What is needed: The entries shown below are to be printed in full, unaltered.

Records for the task:

::::::::

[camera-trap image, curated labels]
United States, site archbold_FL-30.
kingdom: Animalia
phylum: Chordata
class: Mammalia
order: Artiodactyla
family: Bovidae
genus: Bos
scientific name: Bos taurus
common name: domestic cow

::::::::

Exercise output:
[camera-trap image, curated labels]
United States, site archbold_FL-30.
kingdom: Animalia
phylum: Chordata
class: Mammalia
order: Artiodactyla
family: Bovidae
genus: Bos
scientific name: Bos taurus
common name: domestic cow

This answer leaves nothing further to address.